On Reading An Essay A Day

On Reading An Essay A Day

Earlier this winter I read about Ray Bradbury’s challenge to a group of young writers, which became known as the 3/1/52 challenge. Bradbury’s suggestion was simple: read three things each day—one poem, one essay, and one short story—and write one short story every week for a year. In his original talk, Bradbury suggested doing this for 1,000 days, but the author of the article cut that back to a more manageable year. I can imagine taking up this rigorous challenge would lead to substantial improvements in a person’s writing, not to mention their thinking.

While not ready to take up the full challenge, the idea of reading one essay a day intrigued me, and as the final days of December approached, I began assembling the essay collections we own and gathering past issues of Christianity Today and Plough. On the first morning of the new year, I read my first essay: “Six Ways to Resist the Machine” by Paul Kingsworth in Plough. I’ve done the same nearly every day since. Knowing I’ll inevitably miss a day now and again, I sometimes read two essays, and as I write this, just 49 days into 2026, I’ve read 52. C.S. Lewis, in a letter to his friend Arthur Greeves, wrote, “Read everything. Read receptively. Repeat.” That’s what I’ve tried to do, and in doing so, I’ve begun to see why a daily essay has become an important part of my formation and education. As a rule, I’ve chosen essays published in collections or in publications with editorial boards.

As someone who wants to grow as a writer, communicator, and thinker, reading work that has passed under an editor’s eye has allowed me to immerse myself in excellence. Longtime New York Times editor Trish Hall wrote in Writing to Persuade, “to write well, read omnivorously. Those who read constantly tend to write coherently.” Even when I read things that don’t excite me or that I disagree with, I find beauty in the way a writer shapes a phrase, and I trust my own writing will become increasingly coherent. Saying something well is important. Saying something beautifully, a rare skill. Doing both is a gift to readers everywhere.

Written task A: In the essay about reading an essay a day, what was the first essay the writer read on the first morning of the new year, and where did it appear?
Written task B: Write the next part of the essay about reading an essay a day, carrying on from its final sentence.

Supplied records:
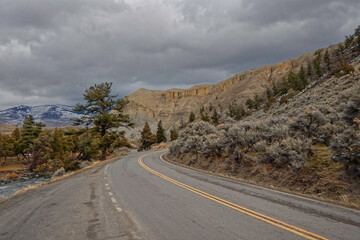 A winding road follows the Yellowstone river, surrounded by rugged mountains and trees. Dark clouds loom overhead, hinting at approaching weather during a peaceful rural day.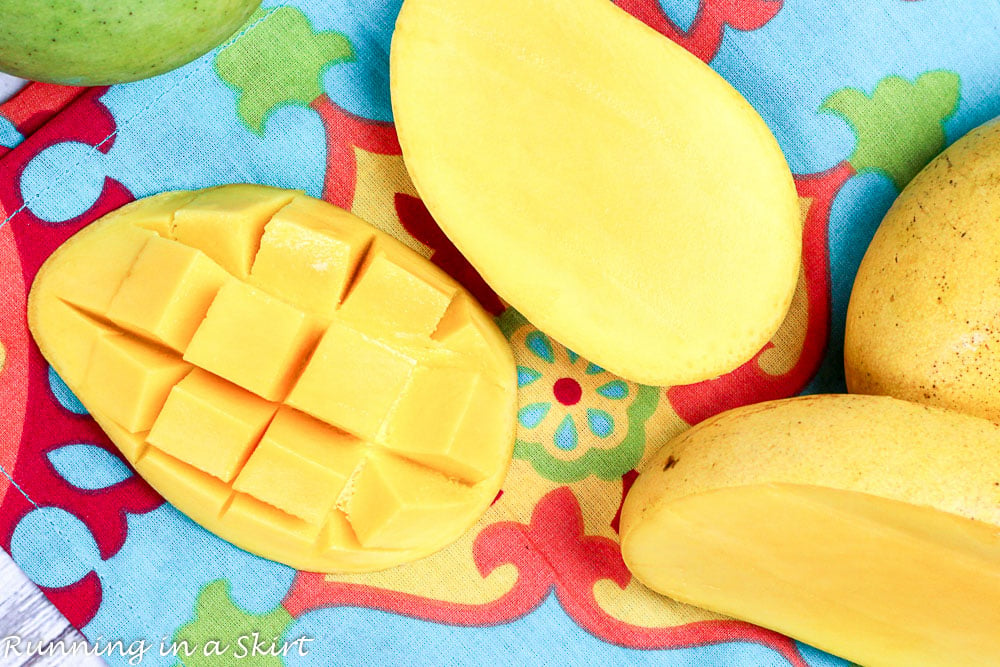 Cut mangoes on a table.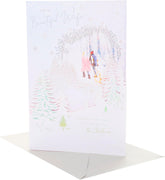 UK Greetings Christmas card for wife featuring a beautiful snow scene with festive holiday imagery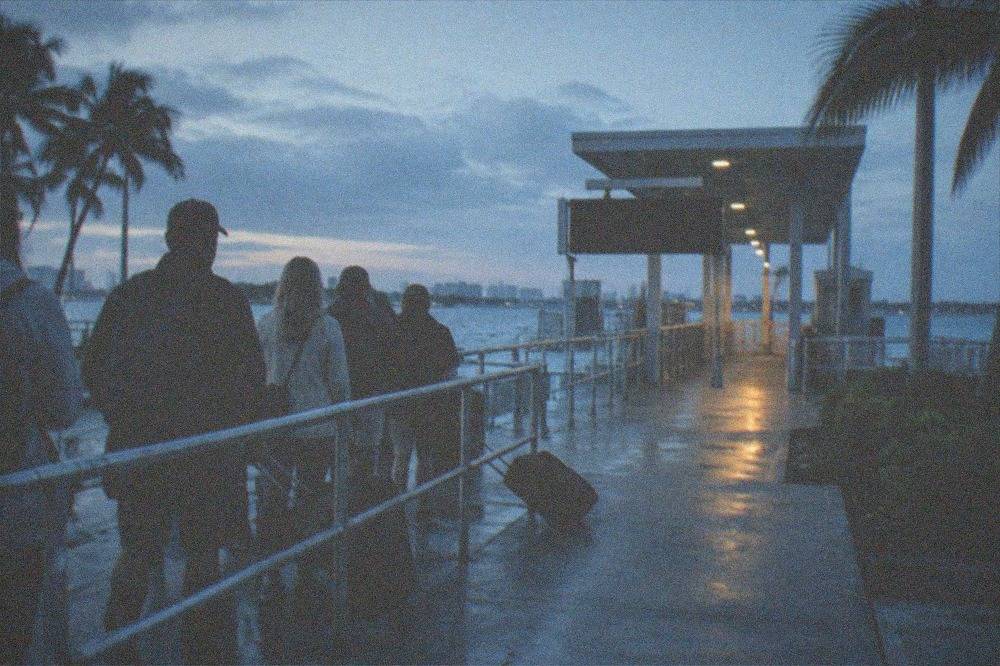 Ferry terminal departure board and boarding queue in early morning light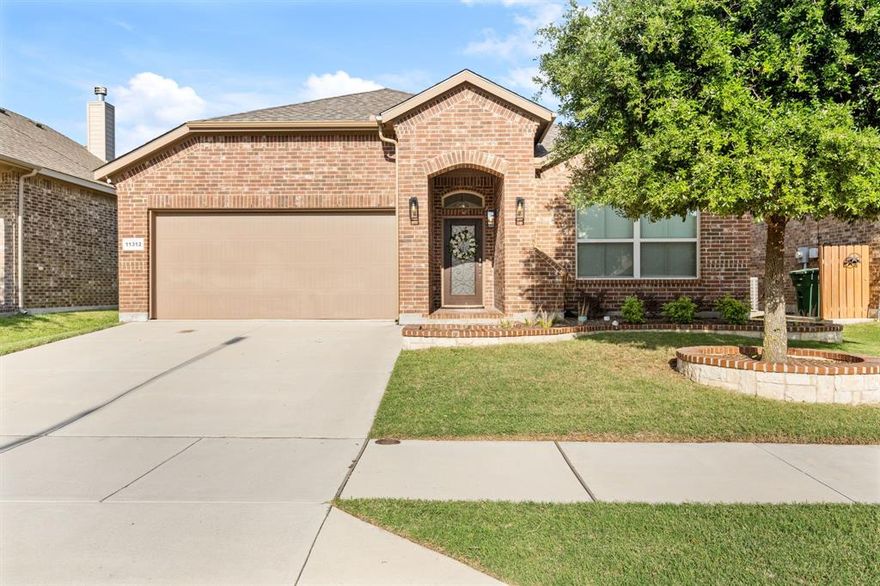 Welcome to 11312 Gold Canyon Dr in Haslet — a home that feels warm, comfortable, and easy to picture yourself in from the moment you arrive. With natural light throughout and a layout that just makes sense, this home gives you the perfect mix of cozy and functional living.
The kitchen opens directly into the main living area, creating a space that keeps everyone connected whether you’re hosting friends, enjoying family time, or having a quiet night at home. The primary suite offers a peaceful place to recharge, while the additional bedrooms give flexibility for guests, kids, or a home office setup.
Out back, the patio space is ready for weekend cookouts, relaxing evenings, or your morning coffee before the day gets started. The sprinkler system also helps make keeping up with the yard simple and convenient.
One of the best parts of this location is having easy access to shopping, restaurants, grocery stores, and major highways while still getting the neighborhood feel that makes Haslet so desirable. You’re also close to local favorites around Alliance Town Center with plenty of dining, entertainment, and retail options nearby. Parks, walking trails, and community spaces throughout the area make it easy to enjoy both convenience and everyday life close to home.
This home gives you the balance of comfort, convenience, and community — making it easy to settle in and feel right at home.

Response area A: "Six Ways to Resist the Machine" by Paul Kingsworth, in Plough.

Response area B:
Another aspect I’ve grown to appreciate is regular exposure to disciplined thinking. Crafting an essay requires intellectual labor. Essays are not sound bites but carefully developed expressions of ideas. Abraham Lincoln, one of the great communicators in history, said, “what is well spoken must be yoked to what is well thought and such thought is the product of great labor.” By reading an essay a day, I’ve forced myself to labor alongside writers who have done that work. John Lewis Gaddis, writing about the study of history, says something that applies here: “Standing in the past is no sure guide to predicting the future. What it does do, though, is to prepare you for the future by expanding experience, so that you can increase your skills, your stamina, and, if all goes well, your wisdom.”

Reading widely has also exposed me to different ways of thinking. It is easy in our algorithmically driven world to find ourselves in echo chambers. In the first chapter of How to Read a Book: A Classical Guide to Intelligent Reading, Mortimer J. Adler, writing long before the Internet, observed, “the viewer of television, the listener to radio, the reader of magazines, is presented with a whole complex of elements—all the way from ingenious rhetoric to carefully selected data and statistics—to make it easy for him to “make up his own mind” with the minimum of difficulty and effort. But the packaging is often done so effectively that the viewer, listener, or reader does not make up his own mind at all. Instead he inserts a packaged opinion into his mind, somewhat like inserting a cassette into a cassette player. He then pushes a button and “plays back” the opinion whenever it seems appropriate to do so. He has performed acceptably without having had to think.” The packaging, he argues, is often so effective that we end up “playing back” opinions we never truly examined. In a sound-bite world where pundits reduce people and ideas to caricatures, reading widely serves as an inoculant against lazy thinking.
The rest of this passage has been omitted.